Single by Oliver Heldens
- Released: 13 January 2014
- Genre: Future house
- Length: 4:42
- Label: Musical Freedom; Spinnin';
- Songwriter: Oliver Heldens
- Producer: Oliver Heldens

Oliver Heldens singles chronology
| "Javelin" (2013) | "Gecko" (2014) | "Feel Good (Oliver Heldens Remix)" (2014) |

= Gecko (song) =

2013 single by Oliver Heldens

"Gecko" is an instrumental by Dutch DJ and producer Oliver Heldens. It was released worldwide as a digital download on Beatport on 30 December 2013. It received a mainstream release as a digital download on 13 January 2014 in the Netherlands. The song charted in Belgium and the Netherlands. It was written and produced by Oliver Heldens.

==Chart performance==
===Charts===

| Chart (2014) | Peak position |
|---|---|
| Belgium (Ultratop 50 Flanders) | 46 |
| Belgium (Ultratip Bubbling Under Wallonia) | 22 |
| France (SNEP) | 73 |
| Netherlands (Single Top 100) | 32 |

==Gecko (Overdrive)==

Oliver Heldens released a second version of the song titled "Gecko (Overdrive)" featuring guest vocals from British singer Becky Hill. It was released as a digital download on 22 June 2014. It debuted at number one on both the UK Dance Chart and the UK Singles Chart. Notably, "Gecko (Overdrive)" was the last number one in the United Kingdom to be based on sales alone, as streaming became incorporated into the chart the following week. In 2014, "Gecko (Overdrive)" was featured in the soundtrack of the video game Forza Horizon 2.

===Music video===
A music video, containing grotesque imagery, was created for the song on 20 May 2014. The video begins with a man (played by Doug Willen) who rushes home from work to surprise his wife (Twila Ilgenfritz) for their wedding anniversary. He searches all over the house but can't seem to find her. He starts to meditate and a hand emerges from the anniversary cake. The wife jumps out and starts throwing her husband around the kitchen, dances sexually with him and kissing him aggressively before their daughter (Michaela Annette) and her boyfriend (Tim Allan) walk in on them. The four all have a very uncomfortable dinner, where the man and woman begin to act sexually again. The daughter and her boyfriend go upstairs, where the boy sees the woman has got tentacles. He and the daughter go into her room and uncomfortably kiss.

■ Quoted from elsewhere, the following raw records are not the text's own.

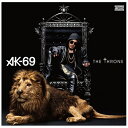 ソニーミュージックマーケティング｜Sony Music Marketing AK-69/THE THRONE 初回生産限定盤  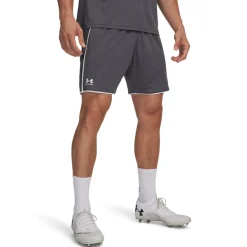 Under Armour Challenger Trainingsbroekje Donkergrijs Wit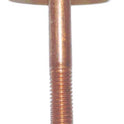 CONTACT, COPPER,  1 3/4 X 5/16 HEAD, STEM 2 1/4 X 7/16 #TA 4642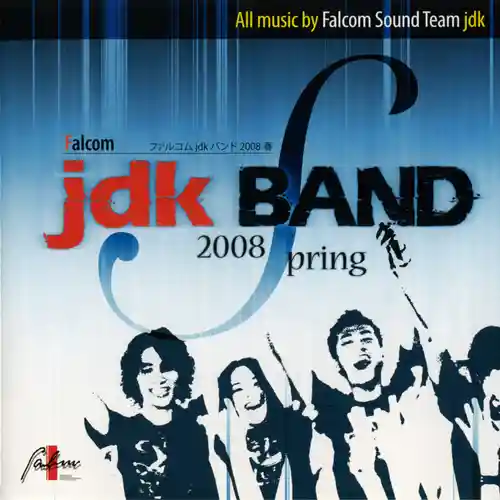 Falcom jdk Band 2008 Spring cover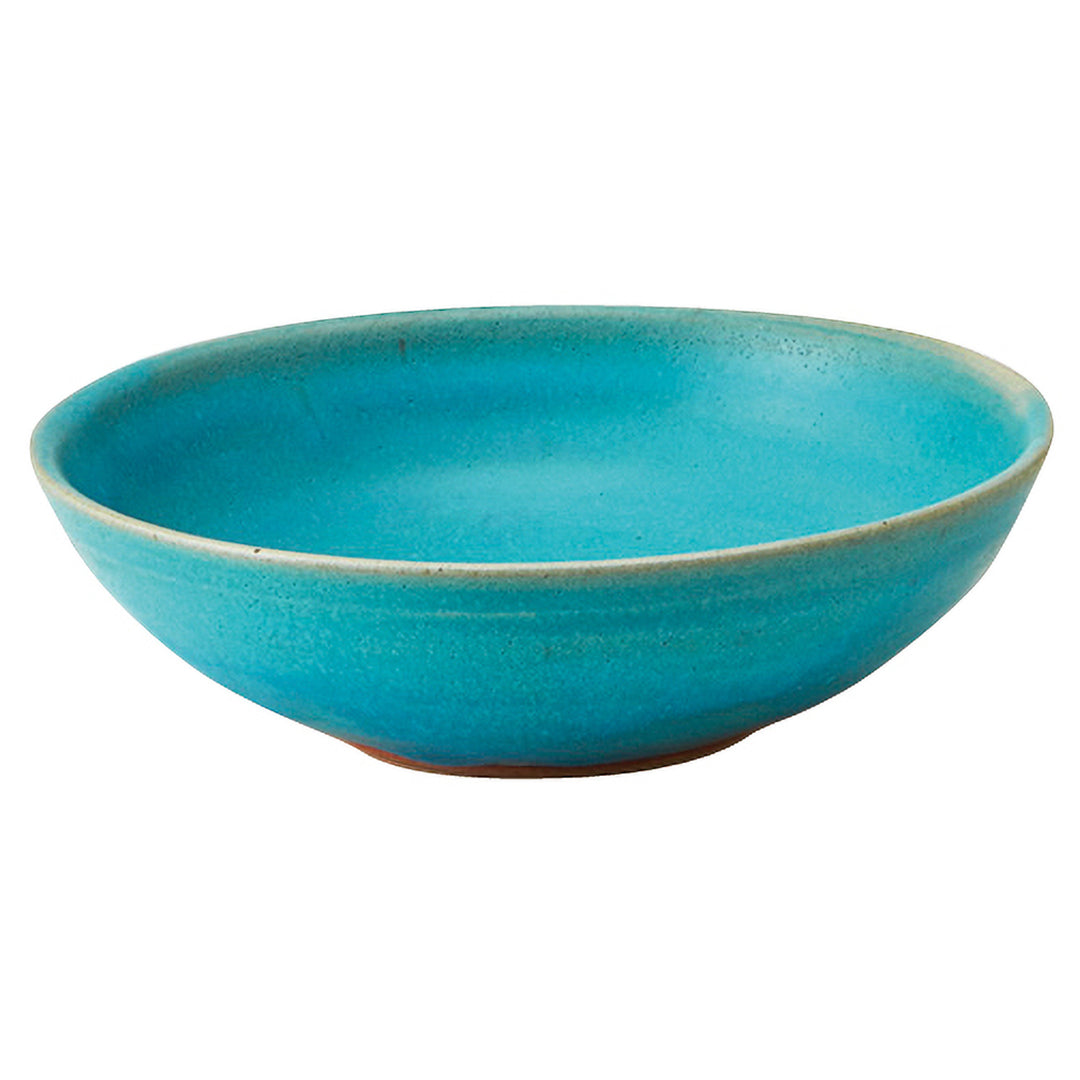 丸利玉樹利喜蔵商店 Rikizo リキゾー ブルー ボウルS 笠間焼 – マルラボ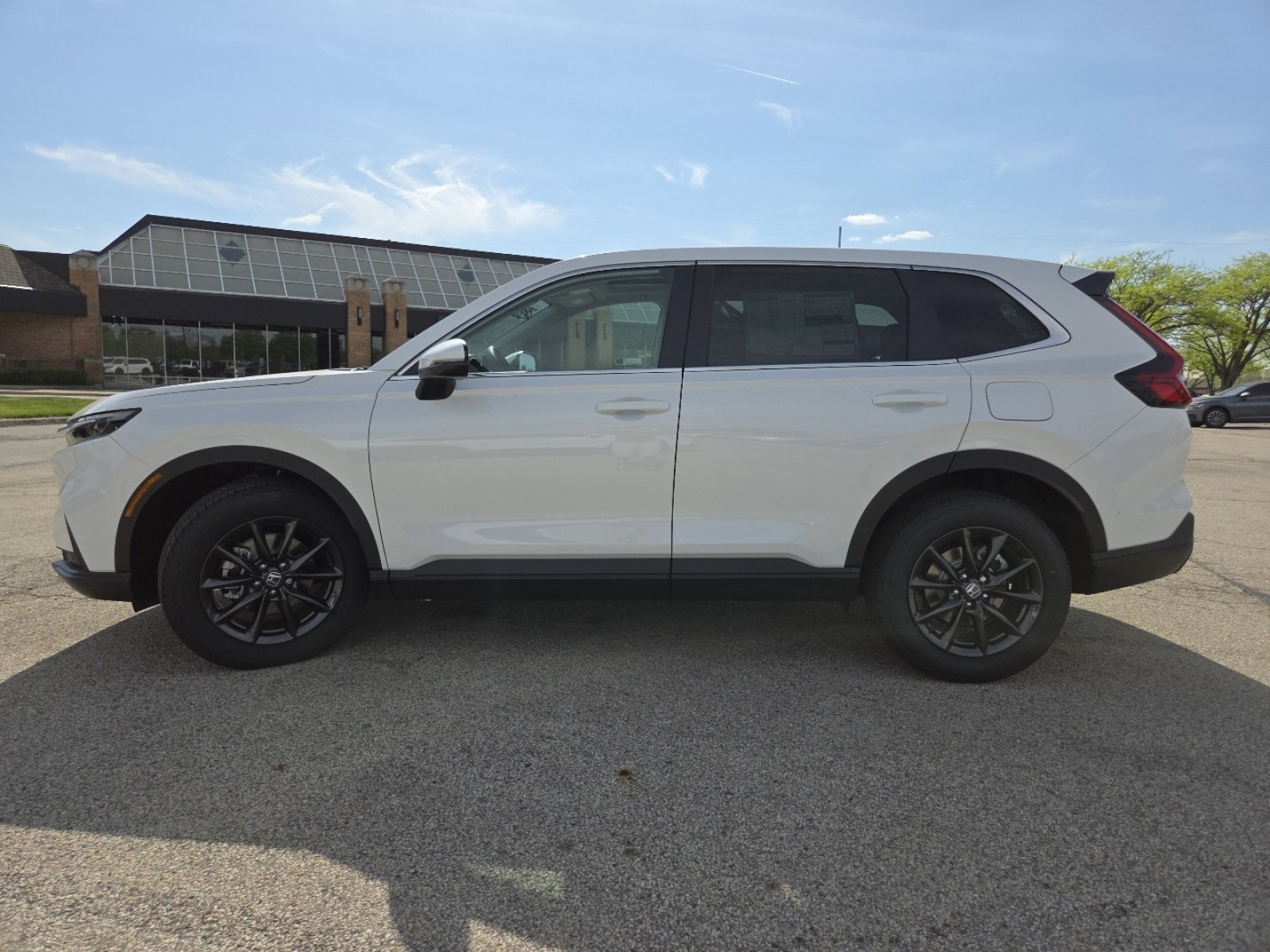 New 2026 Honda CR-V EX-L image 16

While the man and woman have sex and use their tentacles and drip red and blue goo on each other, the daughter gets a pink tentacle and pulls her boyfriend into a kiss. The video ends with the man driving the boyfriend home.

===Track listing===

Digital download
| No. | Title | Length |
|---|---|---|
| 1. | "Gecko (Overdrive)" (Radio Edit) | 2:46 |
| 2. | "Gecko (Overdrive)" (Extended Edit) | 4:57 |
| 3. | "Gecko (Overdrive)" (Jack Beats Remix) | 4:54 |
| 4. | "Gecko (Overdrive)" (Matrix & Futurebound Remix) | 3:38 |
| 5. | "Gecko (Overdrive)" (DJ S.K.T Remix) | 4:25 |

===Charts===

====Weekly charts====

| Chart (2014–15) | Peak position |
|---|---|
| Australia (ARIA) | 71 |
| Austria (Ö3 Austria Top 40) | 35 |
| Germany (GfK) | 23 |
| Hungary (Dance Top 40) | 28 |
| Ireland (IRMA) | 30 |
| Latvia (European Hit Radio) | 1 |
| Netherlands (Single Top 100) | 48 |
| Poland (Dance Top 50) | 6 |
| Scotland Singles (OCC) | 2 |
| Sweden (Sverigetopplistan) | 55 |
| Switzerland (Schweizer Hitparade) | 23 |
| UK Dance (OCC) | 1 |
| UK Singles (OCC) | 1 |
| US Hot Dance/Electronic Songs (Billboard) | 33 |

====Year-end charts====

| Chart (2014) | Position |
|---|---|
| UK Singles (Official Charts Company) | 35 |
| US Hot Dance/Electronic Songs (Billboard) | 86 |
| Chart (2015) | Position |
| Hungary (Dance Top 40) | 97 |

===Certifications===

| Region | Certification | Certified units/sales |
| Denmark (IFPI Danmark) | Gold | 45,000^{‡} |
| Germany (BVMI) | Gold | 200,000^{‡} |
| New Zealand (RMNZ) | 2× Platinum | 60,000^{‡} |
| United Kingdom (BPI) | 3× Platinum | 1,800,000^{‡} |
^{‡} Sales+streaming figures based on certification alone.